"Unser Portfolio ist zu komplex geworden - auch wenn man es mit unseren Wettbewerbern vergleicht", sagte Leiters bei der Hauptversammlung. Deswegen werde die Zahl der verschiedenen Varianten reduziert. "Wenn weniger Modelle miteinander konkurrieren, dürfte das signifikante Auswirkungen auf unsere Kapitaleffizienz haben", erklärte der neue Porsche-Chef. Konkrete Zahlen, wo die Rendite langfristig sein soll und wie viele Stellen wegfallen sollen, nannte er nicht.
Zugleich erwäge das Unternehmen, sein Angebot an margenträchtigen Modellen auszubauen, sowohl bei den klassischen Sportwagen als auch bei großen SUV-Fahrzeugen. Auch bei den Kosten solle angesetzt werden, so Leiters. So überdenke das Unternehmen derzeit die Entwicklung grundsätzlich, sagte Leiters. Auch sollten Synergien zwischen den Modellen sowie Plattformen der Muttergesellschaft Volkswagen verstärkt genutzt werden.

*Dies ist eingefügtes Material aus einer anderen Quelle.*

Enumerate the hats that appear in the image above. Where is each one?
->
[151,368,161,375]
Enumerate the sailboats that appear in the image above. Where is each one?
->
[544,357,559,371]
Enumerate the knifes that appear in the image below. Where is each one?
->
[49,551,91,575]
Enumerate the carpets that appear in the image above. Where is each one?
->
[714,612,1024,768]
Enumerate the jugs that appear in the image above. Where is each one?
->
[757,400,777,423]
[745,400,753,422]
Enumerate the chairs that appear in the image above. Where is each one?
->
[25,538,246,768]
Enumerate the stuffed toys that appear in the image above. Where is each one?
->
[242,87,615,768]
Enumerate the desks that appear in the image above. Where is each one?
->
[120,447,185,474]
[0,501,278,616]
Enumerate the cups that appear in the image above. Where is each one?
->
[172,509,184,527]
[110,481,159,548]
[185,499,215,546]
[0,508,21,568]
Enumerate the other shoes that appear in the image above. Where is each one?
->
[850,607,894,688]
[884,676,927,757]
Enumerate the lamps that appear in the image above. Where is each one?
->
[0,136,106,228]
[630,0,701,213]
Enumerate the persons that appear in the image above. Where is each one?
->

Die Gewinne des Sportwagenbauers sind zuletzt um mehr als 90 Prozent eingebrochen, der Absatz im wichtigen Markt China schwächelt und die Kosten für den Umbau zur E-Mobilität sind hoch. Das Unternehmen stellt sich derzeit neu auf - inklusive Stellenabbau und weiterer Sparmaßnahmen.
Kritik an hohen Dividenden für die Aktionäre
Trotz des Gewinneinbruchs will der Konzern an seine Aktionäre eine hohe Dividende ausschütten. Kritik für diesen Schritt kommt etwa vom Wertpapier-Manager der deutschen Sparkassen, Deka Investment: Die Ausschüttungshöhe sei "sehr sportlich", heißt es, "weniger wäre mehr gewesen".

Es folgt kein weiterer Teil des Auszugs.